Carol Midgley
The man, the films, those blondes. Free DVD collection starting this Sunday
I would like to raise a toast this week to Barney, a blue and gold parrot at a wildlife sanctuary in Nuneaton, who during an important civic visit told the local mayoress to “f*** off”. Not content with mortifying his keepers with merely one outburst, he then turned to two police officers and a vicar and added: “You can f*** off too, w****rs.” The rejoinder made national news.
I don't know about you but this is the sort of thing that keeps me snickering like a Viz-reading schoolboy for months. Maybe you think I have a puerile sense of humour. Maybe you are right (reading a new book on amusing names, it took me about a week to get over someone calling their child Fanny Tickler). But it was that final use of “w*****rs” that did it for me.
The idea of a parrot growing to resent the worthy but dull guests who troop round his home, snapping at them like a narky OAP and adding that extra profanity as a closing barb is just very funny. I envy Barney. He has his timing and context right. He is a talented swearer.
Unlike Madonna. Madonna is crap at swearing. She got on stage at the Live Earth concert which millions of children were watching and said: “If you want to save the planet I want you to start jumping up and down. Come on motherf****rs.”
Apart from being pathetically gratuitous (why should all these people who have, after all, come only to support the environment be accused of having carnal relations with their mothers?), how square does it sound? It's like an embarrassing auntie at a family wedding getting drunk and saying things like “gimme some skin”.
Where's the wit, Mrs Ritchie? The originality? This week the BBC was ordered by Ofcom to make a grovelling apology after viewers complained about this and various other p***poor swearers at Live Earth (that includes you, Phil Collins). It should serve as a lesson to the BBC. Few people mind if the swearing is funny. It's when it's done artlessly that it most aggrieves.

WRITTEN INSTRUCTION: In the column on swearing, where is Barney the parrot kept?

DATA:
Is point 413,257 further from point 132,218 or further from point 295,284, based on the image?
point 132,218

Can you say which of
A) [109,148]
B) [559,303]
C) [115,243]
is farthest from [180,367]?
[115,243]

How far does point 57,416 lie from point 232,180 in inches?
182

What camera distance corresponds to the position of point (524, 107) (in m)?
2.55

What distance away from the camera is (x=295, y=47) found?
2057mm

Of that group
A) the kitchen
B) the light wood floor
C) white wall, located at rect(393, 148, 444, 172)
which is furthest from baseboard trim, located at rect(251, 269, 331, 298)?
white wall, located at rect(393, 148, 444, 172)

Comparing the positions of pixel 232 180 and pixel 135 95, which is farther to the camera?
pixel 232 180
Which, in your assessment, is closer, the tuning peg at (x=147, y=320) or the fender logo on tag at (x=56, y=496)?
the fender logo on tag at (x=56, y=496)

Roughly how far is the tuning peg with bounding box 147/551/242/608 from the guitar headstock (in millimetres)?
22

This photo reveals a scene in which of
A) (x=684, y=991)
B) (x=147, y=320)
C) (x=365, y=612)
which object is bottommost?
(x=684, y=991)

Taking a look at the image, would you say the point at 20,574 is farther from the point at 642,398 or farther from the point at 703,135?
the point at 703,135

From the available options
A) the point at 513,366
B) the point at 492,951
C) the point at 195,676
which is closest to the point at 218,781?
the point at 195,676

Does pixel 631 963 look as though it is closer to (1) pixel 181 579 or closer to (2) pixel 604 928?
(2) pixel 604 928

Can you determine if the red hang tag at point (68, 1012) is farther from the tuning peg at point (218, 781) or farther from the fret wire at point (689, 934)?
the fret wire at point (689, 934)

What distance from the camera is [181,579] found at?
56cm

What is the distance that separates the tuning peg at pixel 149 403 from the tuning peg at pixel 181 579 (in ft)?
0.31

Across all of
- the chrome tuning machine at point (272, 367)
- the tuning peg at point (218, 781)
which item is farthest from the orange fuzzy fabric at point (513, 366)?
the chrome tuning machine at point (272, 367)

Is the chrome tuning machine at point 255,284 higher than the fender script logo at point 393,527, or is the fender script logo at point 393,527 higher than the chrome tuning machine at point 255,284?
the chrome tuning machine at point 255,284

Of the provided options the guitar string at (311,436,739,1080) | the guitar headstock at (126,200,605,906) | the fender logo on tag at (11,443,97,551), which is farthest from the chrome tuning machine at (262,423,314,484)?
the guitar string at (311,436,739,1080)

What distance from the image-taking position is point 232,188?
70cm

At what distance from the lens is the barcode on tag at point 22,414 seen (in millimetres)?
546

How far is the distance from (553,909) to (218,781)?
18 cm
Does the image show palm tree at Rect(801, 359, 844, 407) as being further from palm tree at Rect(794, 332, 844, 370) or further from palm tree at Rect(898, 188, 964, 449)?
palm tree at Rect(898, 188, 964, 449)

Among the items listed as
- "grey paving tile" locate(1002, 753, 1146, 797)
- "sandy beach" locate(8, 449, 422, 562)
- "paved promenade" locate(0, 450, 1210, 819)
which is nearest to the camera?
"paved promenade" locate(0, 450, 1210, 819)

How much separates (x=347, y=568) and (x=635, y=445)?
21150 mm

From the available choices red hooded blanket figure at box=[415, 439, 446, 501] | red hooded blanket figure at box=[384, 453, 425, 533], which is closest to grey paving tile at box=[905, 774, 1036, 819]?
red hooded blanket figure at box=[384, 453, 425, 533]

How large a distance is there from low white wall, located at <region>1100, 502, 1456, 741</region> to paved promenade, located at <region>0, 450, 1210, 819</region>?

REPLY TO THE EXERCISE: At a wildlife sanctuary in Nuneaton.